また、このたびスペースX社が打ち上げた住空間モジュール「BEAM」は、宇宙船に搭載時は3・6立方メートル程度しかありませんが、それを宇宙ステーションに取り付けると4倍以上の16立方メートルに膨らむそうです。
そしてその素材は、ポリマー繊維などの複合材らしいとのことですが、明らかにされてはおりません。当たり前ですけど・・・

このBEAMは、スペースX社ではなく別の企業であるビゲローエアロスペース社が開発したものだそうです。今後2年間ほど宇宙飛行士が中に入るなどして活動し、宇宙からの放射線を遮蔽できるか、宇宙ごみ(デブリ)に衝突しても壊れないか・・などを試験するとのことです。

BEAMに使われるポリマー複合素材は、これから宇宙空間で空気で遮断されていない太陽光に直にさらされ、そして弾丸よりも早く破壊力が強いデブリにも晒され、それでも安全に住空間を維持できる素材を実験することにもなるわけです。

そしてこのようなポリマー複合材は、当然地球型の住宅にも今後取り入れられていくでしょう。つまり、今後建築設計のあり方も変わって行くと言うことを予感させるわけです。

そうなれば、地球環境での災害に対する対策、その建設のあり方も変わるでしょう。我が国が国土強靭化として津波防護壁や耐震構造の住宅などと過去の技術で考えていても、このような素材が開発されれば瞬時にしてその考え方が根底から変わってしまう可能性もあるわけです。

建築デザインも変わって行くでしょう。複合ポリマー外壁材が出来れば、建築フォルムの自由度も上がるはずですから。鉄骨とコンクリートの建築では実現できなかったさまざまな形式が登場することが期待出来ます。

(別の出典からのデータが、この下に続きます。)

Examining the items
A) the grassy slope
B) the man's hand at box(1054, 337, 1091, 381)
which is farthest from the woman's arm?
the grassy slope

このスペースX社の今回の打ち上げを見て、再びあのアメリカが戻ってきたように感じました。
粗野で、力まかせに夢を実現していくアメリカ人の底力です。最初は冷たい視線で見られ、狂人あつかいされるような事業ても、それを支えるアメリカの風土があるように思います。

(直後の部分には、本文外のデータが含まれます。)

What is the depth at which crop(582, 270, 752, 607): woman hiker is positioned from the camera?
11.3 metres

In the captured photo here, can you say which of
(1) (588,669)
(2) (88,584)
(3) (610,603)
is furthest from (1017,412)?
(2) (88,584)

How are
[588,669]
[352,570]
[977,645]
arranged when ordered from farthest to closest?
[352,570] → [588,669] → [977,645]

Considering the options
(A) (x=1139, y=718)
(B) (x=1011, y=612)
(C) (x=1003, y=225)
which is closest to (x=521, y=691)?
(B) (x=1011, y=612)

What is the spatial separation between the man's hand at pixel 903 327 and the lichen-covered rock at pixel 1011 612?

スペースX社の宇宙船がドラゴンと命名されたのも、ピーターポール&マリーが歌った「Puff the Magic Dragon」という子供の夢のような歌から取られたと聞きます。
まるで鉄腕アトムの逆噴射のように、見事に無人船プラットフォームのど真ん中に着地するロケットは、まさに夢が実現した瞬間でもあったようです。

我が日本が決して真似が出来ないアメリカの夢の開発。しかしその夢をアメリカによって現実に見せられた時、燃えるのが我が日本のような気がします。
ライト兄弟がアメリカの空を飛んでから、やがて日本がゼロ戦を作り大東亜の空を席巻しました。それで奮起したアメリカはターボプロップを完成させゼロ戦を過去へ追いやったのです。